RAISING MOTHERS: What did you edit out of this book?
HELENA ANDREWS: Honestly? Not much. I’ve written four books now, including two of my own memoirs, and my literary motto is “leave it all on the page.” But because “The Mamas” features other main “characters” besides myself, most of whom are women on the verge with babies and aging parents and work and who knows what else, I was more careful about how I painted them. Usually I never let anyone read my work (aside from my editor) before it goes to print. But with this book I wanted everyone to feel seen and not exposed. So I let a select group of mom friends take a peek at some chapters and my mother read her chapter. There were no notes! Memoir should be about exposing your own foolishness for the greater good.
RAISING MOTHERS: How did you know you were done? What did you discover about yourself upon completion?
HELENA ANDREWS: I plot all my books from start to finish before I dive in for real. My creative dial is permanently set on journalist, so I structure my work like an inverted pyramid – lede, nut graphs, and a kicker. I need to be writing towards something. A story, a book, a script is done once I get my reader over the finish line. Oftentimes writing with that kind of structure always in mind gets a bad reputation as inflexible and less creative. Not true. The journey can still take you places you never imagined. The chapter on my mother, “Your Mom’s Vagina” turned into a rumination on my own daughterhood which I wasn’t expecting until I dove in.
If I’m blocked in some way, which happens often, then instead of writing I talk into a voice recorder and then transcribe those words onto the page to “trick” myself into using my fingers.
RAISING MOTHERS: What was your agenting process like?
HELENA ANDREWS: I’ve had the same agent, Howard Yoon of the Ross Yoon Agency, since I was a baby writer. Howard and I met through a journalist pal of mine who is also a client, Ryan Grim. I’d told Ryan the story of how I was kidnapped by my grandmother as a child because she thought my mother was going to sell me into child slavery in Europe (long story). His immediate reaction was “You need to write a book.” Howard and I then worked on the proposal that turned into “Bitch is the New Black” (2010) for more than a year and we’ve been together ever since. Howard has always understood my voice.
RAISING MOTHERS: What was the best money you ever spent as a writer?
HELENA ANDREWS: If we’re talking tools to help you write.
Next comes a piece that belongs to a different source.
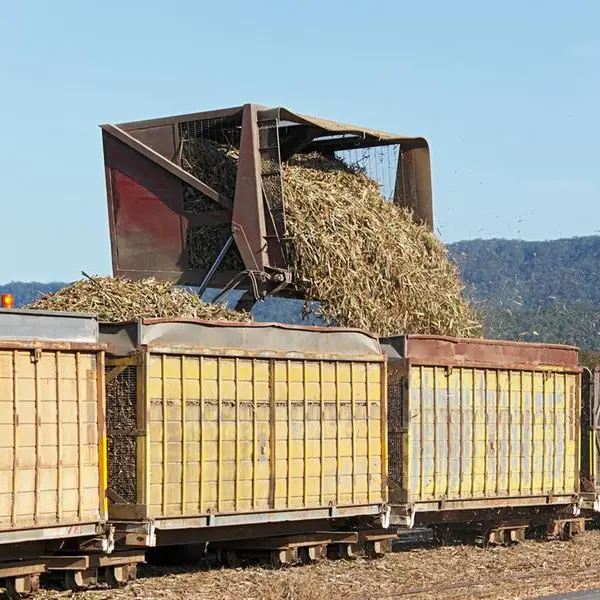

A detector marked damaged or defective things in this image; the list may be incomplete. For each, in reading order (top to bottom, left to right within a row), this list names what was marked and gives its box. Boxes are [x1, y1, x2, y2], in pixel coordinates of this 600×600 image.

rusty metal hopper [101, 103, 434, 310]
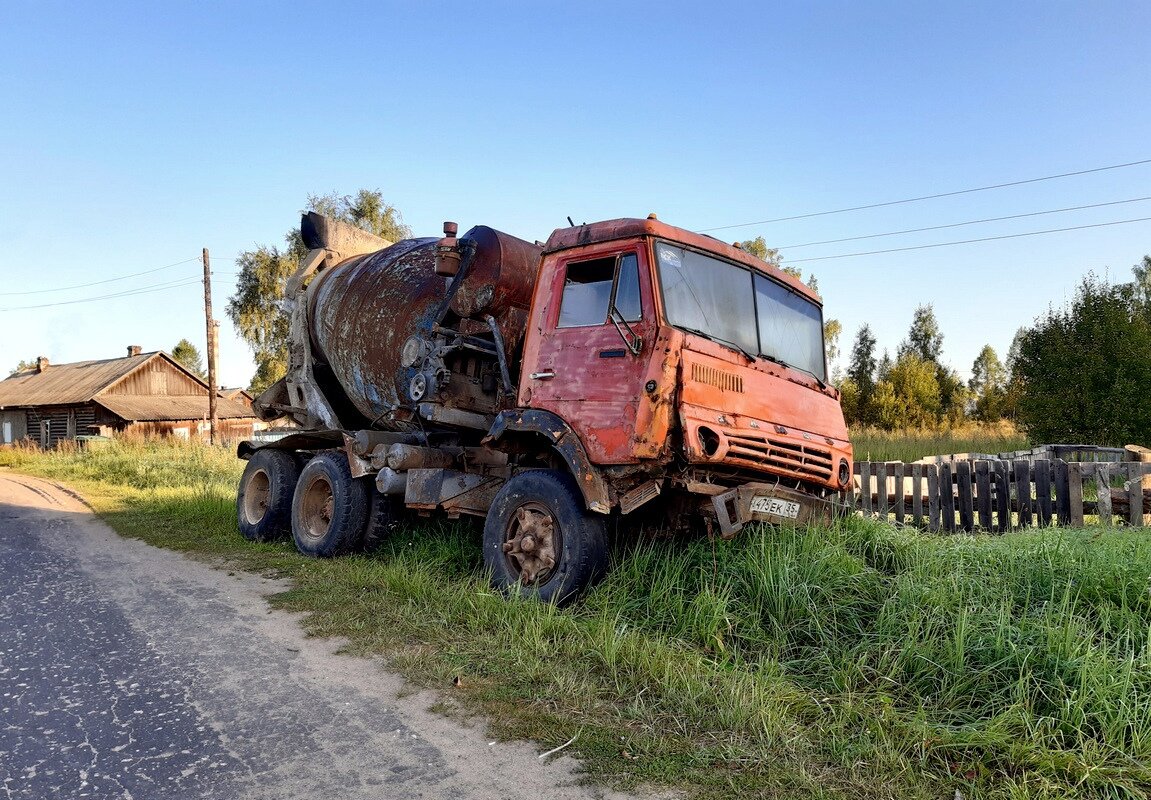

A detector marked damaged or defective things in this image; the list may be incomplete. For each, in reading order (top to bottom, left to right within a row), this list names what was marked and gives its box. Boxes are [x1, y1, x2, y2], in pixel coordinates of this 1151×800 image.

broken front grille [722, 432, 833, 481]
When I start a new project I spend an insane amount of money on other books. Reading and writing are the same. If we’re talking spending checks? I went on a fabulous European vacation to Paris, Barcelona and Marrakech. Experience and writing are also the same. One begets the other.
RAISING MOTHERS: How many hours a day do you write? Break down your typical writing day.
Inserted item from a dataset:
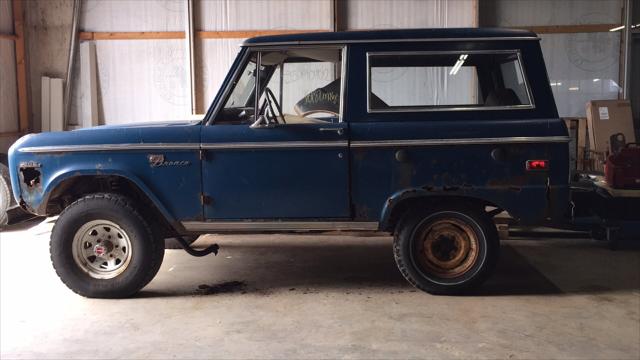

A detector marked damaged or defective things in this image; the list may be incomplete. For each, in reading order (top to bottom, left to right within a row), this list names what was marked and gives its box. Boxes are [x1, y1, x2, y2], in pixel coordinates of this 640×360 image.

rusty wheel [390, 208, 500, 296]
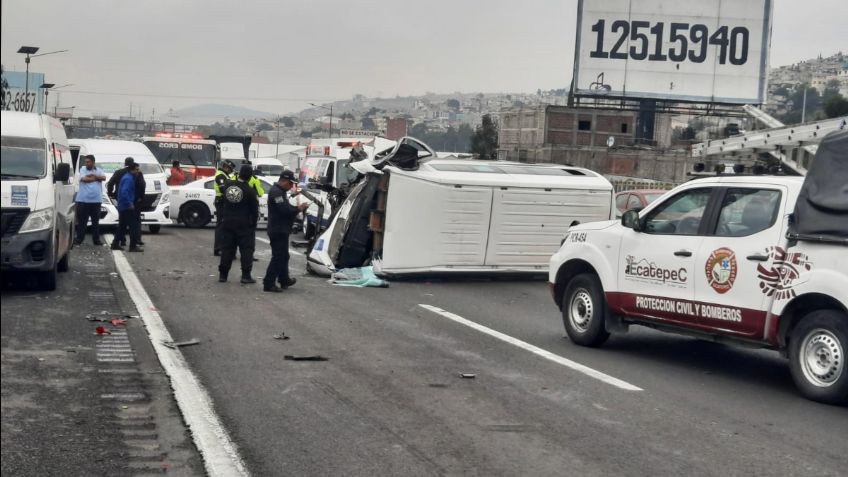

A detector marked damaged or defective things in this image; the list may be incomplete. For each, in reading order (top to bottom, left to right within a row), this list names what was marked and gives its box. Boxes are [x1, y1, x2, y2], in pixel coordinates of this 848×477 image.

overturned white van [308, 136, 612, 276]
HELENA ANDREWS: Because I’m a working journalist I spend my days either writing or thinking about writing. I don’t do anything else really. But typically I can’t write for more than three hours straight without taking a long break and even within that time block I get incredibly antsy. I do a lot of getting up and walking around the newsroom or downstairs to the kitchen, especially after I’ve written a line or paragraph I am proud of. It could take me an hour to write three good sentences and then I do a victory lap.
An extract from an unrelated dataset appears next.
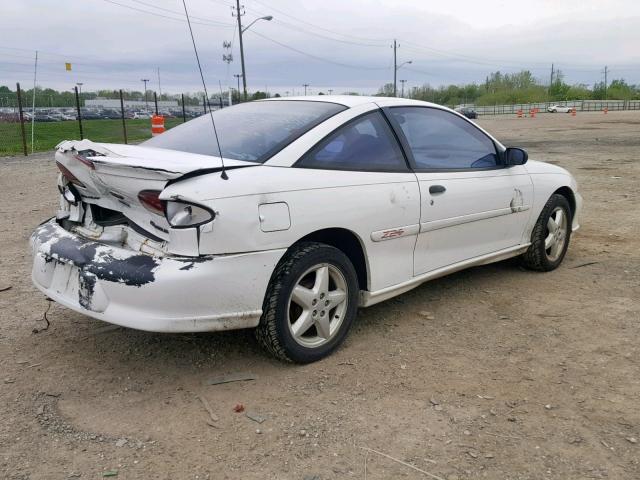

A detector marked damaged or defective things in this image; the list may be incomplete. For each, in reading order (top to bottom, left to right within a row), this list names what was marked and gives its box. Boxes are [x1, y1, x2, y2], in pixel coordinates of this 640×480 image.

RAISING MOTHERS: What are your top three tips to help develop your writing muscle?
HELENA ANDREWS: Write, write, write. There isn’t a hack. Writers write. They write good but mostly they write badly for a long while until something good bubbles up. If I’m blocked in some way, which happens often, then instead of writing I talk into a voice recorder and then transcribe those words onto the page to “trick” myself into using my fingers.
Creatives tend to gravitate toward one another, especially (hopefully) Black women writing. Every woman on this list has been quick to give me counsel or a kick in the butt when needed.
RAISING MOTHERS: What does literary success look like to you?
HELENA ANDREWS: Literary success is finishing the damn thing! Heck, having the courage to even speak your ideas out loud. Publishing is its own hero’s journey that has less to do with how good your work is and more to do with how a corporate machine plans to bottle up and market that blood, sweat and tears. Don’t seek validation there. But having four books (three of my own and one collaboration) on shelves and in people’s hands is success to me. The NYT bestsellers list has a lot of writers in a chokehold. I haven’t hit that summit yet but for the little Helena who gave her elementary school friends a hand written copy of her first “book,” I’m living the dream.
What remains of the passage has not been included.